### Dataset excerpts

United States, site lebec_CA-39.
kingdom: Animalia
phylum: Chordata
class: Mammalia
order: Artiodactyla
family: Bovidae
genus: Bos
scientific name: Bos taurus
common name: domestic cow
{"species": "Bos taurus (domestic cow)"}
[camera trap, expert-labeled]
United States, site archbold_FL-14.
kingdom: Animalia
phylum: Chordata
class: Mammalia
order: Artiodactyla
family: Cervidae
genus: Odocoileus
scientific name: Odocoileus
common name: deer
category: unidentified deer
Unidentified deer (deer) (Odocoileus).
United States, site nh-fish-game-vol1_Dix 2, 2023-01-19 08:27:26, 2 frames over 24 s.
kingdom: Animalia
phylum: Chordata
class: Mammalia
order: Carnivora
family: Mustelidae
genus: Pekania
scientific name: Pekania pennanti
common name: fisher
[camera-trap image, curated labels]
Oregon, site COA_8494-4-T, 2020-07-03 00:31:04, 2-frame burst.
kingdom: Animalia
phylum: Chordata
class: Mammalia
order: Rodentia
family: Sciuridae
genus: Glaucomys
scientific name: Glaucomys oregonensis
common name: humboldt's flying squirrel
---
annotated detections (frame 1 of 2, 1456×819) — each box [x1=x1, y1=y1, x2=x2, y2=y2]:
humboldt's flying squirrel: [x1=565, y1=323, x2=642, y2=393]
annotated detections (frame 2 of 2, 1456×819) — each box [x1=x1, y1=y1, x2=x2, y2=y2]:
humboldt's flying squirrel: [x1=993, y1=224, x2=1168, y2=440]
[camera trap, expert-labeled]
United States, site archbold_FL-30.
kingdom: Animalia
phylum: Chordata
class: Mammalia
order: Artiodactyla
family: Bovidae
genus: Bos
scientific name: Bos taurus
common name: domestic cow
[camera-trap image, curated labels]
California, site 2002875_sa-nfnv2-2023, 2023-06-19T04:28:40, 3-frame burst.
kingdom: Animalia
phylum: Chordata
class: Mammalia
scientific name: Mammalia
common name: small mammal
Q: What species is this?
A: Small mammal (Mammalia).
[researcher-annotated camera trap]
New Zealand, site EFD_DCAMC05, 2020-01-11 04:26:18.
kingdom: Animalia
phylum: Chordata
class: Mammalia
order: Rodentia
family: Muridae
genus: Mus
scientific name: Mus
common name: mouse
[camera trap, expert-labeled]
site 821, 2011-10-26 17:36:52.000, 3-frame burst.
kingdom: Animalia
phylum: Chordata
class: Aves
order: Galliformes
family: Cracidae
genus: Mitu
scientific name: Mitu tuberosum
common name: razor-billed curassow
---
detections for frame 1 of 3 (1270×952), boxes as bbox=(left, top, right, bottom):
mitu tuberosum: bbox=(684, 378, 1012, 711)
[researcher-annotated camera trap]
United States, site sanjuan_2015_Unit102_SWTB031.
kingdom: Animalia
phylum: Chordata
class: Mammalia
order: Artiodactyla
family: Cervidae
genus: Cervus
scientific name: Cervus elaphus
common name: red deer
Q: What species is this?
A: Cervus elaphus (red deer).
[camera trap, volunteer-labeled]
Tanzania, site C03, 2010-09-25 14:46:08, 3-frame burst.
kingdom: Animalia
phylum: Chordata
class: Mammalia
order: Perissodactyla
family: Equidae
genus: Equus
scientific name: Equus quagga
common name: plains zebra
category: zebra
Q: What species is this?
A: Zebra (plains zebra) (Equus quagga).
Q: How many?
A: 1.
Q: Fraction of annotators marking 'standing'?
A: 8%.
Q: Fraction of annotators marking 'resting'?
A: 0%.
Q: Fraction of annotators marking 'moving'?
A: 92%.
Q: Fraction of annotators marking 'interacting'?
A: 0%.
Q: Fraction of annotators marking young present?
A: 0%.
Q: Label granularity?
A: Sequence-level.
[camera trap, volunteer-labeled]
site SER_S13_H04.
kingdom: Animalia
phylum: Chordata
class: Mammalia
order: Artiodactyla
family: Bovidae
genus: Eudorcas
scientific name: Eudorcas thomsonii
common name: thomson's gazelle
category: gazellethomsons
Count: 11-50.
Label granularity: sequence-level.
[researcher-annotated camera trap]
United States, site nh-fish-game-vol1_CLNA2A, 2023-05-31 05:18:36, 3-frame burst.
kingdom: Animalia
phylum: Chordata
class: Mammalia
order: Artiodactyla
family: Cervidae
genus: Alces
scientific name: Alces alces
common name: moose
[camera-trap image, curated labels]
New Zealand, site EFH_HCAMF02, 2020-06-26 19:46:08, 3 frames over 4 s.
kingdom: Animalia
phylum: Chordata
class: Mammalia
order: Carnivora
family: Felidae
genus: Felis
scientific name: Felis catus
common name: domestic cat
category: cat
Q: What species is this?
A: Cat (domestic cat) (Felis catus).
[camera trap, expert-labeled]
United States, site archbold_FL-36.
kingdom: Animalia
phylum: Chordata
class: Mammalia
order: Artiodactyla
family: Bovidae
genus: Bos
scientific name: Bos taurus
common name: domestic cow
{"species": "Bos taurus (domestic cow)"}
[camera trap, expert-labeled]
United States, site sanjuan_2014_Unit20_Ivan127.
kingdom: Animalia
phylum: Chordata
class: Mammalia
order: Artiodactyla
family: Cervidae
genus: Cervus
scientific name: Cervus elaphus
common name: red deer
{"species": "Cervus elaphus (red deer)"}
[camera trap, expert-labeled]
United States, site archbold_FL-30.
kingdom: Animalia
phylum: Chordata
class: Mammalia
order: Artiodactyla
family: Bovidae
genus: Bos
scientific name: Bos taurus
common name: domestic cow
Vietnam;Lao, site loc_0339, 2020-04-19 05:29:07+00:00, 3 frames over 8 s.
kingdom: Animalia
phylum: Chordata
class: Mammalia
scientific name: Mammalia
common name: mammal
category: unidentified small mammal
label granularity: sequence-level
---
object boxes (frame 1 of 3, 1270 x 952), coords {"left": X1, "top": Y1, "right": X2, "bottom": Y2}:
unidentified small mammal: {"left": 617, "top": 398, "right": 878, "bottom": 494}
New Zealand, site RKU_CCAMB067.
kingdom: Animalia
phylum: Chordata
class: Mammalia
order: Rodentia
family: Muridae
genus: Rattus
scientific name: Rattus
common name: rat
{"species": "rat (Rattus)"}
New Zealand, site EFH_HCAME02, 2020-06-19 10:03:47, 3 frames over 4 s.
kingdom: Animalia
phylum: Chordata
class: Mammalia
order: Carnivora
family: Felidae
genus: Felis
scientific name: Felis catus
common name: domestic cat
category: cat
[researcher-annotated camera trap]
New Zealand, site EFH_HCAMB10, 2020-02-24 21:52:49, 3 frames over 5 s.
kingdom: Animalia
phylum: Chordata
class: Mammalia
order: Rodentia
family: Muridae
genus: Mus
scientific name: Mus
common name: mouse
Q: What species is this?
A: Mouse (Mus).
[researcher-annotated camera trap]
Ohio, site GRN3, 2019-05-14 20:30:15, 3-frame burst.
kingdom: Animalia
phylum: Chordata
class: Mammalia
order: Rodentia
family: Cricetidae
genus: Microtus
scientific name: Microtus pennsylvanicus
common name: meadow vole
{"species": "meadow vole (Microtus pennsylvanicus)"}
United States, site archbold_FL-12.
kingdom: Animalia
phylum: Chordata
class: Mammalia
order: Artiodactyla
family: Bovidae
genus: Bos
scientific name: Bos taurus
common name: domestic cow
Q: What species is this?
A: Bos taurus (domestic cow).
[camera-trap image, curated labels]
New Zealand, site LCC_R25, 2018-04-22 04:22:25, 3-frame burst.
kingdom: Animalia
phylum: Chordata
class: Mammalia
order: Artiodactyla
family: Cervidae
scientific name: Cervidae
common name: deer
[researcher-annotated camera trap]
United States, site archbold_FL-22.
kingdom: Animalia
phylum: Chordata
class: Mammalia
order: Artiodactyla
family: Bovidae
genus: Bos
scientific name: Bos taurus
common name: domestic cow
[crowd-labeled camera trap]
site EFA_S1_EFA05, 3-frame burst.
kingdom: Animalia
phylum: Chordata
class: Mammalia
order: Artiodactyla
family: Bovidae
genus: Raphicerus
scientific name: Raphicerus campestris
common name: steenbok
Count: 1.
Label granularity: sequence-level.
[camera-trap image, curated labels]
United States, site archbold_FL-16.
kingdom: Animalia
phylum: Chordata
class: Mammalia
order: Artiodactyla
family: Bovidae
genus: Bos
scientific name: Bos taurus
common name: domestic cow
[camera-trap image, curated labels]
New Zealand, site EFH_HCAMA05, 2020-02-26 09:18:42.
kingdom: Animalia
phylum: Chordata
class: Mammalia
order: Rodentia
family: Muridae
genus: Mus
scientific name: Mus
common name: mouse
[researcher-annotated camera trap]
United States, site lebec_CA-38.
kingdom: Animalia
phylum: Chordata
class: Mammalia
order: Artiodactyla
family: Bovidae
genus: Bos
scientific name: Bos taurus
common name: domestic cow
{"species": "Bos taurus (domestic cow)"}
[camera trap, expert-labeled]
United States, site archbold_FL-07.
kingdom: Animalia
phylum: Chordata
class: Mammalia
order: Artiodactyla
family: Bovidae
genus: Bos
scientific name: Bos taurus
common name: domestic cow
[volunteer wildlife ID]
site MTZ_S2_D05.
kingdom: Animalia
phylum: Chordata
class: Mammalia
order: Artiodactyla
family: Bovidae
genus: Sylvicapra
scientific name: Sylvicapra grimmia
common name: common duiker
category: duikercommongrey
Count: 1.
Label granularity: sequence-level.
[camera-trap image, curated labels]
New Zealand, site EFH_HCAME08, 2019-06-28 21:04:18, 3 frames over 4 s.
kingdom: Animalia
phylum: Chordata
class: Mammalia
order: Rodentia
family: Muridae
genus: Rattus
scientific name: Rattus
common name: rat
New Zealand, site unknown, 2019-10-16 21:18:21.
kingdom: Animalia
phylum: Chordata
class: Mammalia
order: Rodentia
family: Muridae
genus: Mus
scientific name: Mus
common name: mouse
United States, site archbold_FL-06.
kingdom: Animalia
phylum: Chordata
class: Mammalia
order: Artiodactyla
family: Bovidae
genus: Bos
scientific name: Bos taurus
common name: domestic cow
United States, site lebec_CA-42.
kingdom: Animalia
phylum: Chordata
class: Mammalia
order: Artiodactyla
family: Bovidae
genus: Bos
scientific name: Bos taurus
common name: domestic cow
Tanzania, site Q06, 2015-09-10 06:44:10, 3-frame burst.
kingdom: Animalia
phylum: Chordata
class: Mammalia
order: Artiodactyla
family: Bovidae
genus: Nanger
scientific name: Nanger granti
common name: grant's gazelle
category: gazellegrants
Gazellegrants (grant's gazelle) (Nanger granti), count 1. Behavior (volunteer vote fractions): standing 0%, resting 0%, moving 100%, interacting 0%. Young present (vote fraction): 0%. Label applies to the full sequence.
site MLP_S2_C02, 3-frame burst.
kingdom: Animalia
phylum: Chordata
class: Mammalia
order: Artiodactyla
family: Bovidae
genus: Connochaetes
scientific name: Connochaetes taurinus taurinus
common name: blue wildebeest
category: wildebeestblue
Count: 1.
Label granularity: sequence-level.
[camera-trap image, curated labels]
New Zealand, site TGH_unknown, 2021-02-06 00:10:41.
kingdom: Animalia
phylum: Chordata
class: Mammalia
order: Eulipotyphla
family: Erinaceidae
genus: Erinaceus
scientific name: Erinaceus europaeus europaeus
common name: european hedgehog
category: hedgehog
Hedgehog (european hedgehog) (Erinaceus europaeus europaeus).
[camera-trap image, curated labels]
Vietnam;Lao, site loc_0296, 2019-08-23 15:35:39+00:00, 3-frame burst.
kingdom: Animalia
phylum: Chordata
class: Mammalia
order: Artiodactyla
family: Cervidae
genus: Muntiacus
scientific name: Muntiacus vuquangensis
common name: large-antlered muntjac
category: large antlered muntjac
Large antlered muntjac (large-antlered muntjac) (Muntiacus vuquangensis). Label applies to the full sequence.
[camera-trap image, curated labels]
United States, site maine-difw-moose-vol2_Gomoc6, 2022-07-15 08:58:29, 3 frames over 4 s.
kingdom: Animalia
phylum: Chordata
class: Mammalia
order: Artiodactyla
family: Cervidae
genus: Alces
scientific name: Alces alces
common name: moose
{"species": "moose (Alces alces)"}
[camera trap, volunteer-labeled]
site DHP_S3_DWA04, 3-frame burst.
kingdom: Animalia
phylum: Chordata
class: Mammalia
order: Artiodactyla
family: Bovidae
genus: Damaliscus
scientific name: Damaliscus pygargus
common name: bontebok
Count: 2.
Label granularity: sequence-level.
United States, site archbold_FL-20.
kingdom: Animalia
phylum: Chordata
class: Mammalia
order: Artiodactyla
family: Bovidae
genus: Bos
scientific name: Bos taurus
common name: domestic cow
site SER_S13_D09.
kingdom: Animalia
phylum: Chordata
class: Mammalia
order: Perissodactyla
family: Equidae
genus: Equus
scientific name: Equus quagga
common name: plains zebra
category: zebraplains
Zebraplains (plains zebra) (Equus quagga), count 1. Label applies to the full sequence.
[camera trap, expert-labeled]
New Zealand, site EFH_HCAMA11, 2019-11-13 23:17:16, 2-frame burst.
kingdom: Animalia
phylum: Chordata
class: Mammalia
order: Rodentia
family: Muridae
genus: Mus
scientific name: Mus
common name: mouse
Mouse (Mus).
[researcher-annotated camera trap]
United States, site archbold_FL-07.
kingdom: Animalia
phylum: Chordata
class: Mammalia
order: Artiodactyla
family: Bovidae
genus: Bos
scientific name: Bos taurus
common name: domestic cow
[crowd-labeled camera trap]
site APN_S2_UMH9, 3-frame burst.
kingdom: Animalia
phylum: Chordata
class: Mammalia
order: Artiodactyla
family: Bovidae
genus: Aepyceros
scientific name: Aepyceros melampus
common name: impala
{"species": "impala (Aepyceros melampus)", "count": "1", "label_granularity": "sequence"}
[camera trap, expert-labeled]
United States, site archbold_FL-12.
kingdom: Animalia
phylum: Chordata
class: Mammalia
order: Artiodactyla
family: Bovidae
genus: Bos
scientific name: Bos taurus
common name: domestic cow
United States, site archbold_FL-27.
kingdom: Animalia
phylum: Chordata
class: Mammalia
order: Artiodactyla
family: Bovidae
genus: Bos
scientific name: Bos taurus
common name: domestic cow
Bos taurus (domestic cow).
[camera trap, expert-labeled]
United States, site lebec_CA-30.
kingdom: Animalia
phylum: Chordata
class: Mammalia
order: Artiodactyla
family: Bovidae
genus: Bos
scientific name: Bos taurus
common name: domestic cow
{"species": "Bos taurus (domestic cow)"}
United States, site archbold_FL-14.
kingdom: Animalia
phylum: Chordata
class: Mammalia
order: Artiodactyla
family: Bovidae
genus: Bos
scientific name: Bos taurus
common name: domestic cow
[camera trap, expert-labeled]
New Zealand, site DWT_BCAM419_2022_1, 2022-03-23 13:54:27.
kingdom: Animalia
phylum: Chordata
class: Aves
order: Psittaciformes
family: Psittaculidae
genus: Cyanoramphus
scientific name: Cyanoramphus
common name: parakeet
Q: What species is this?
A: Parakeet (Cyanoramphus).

### TASK INSTRUCTIONS
If a line in the data above holds the string "impala", copy it.

### ANSWER BOX
common name: impala
{"species": "impala (Aepyceros melampus)", "count": "1", "label_granularity": "sequence"}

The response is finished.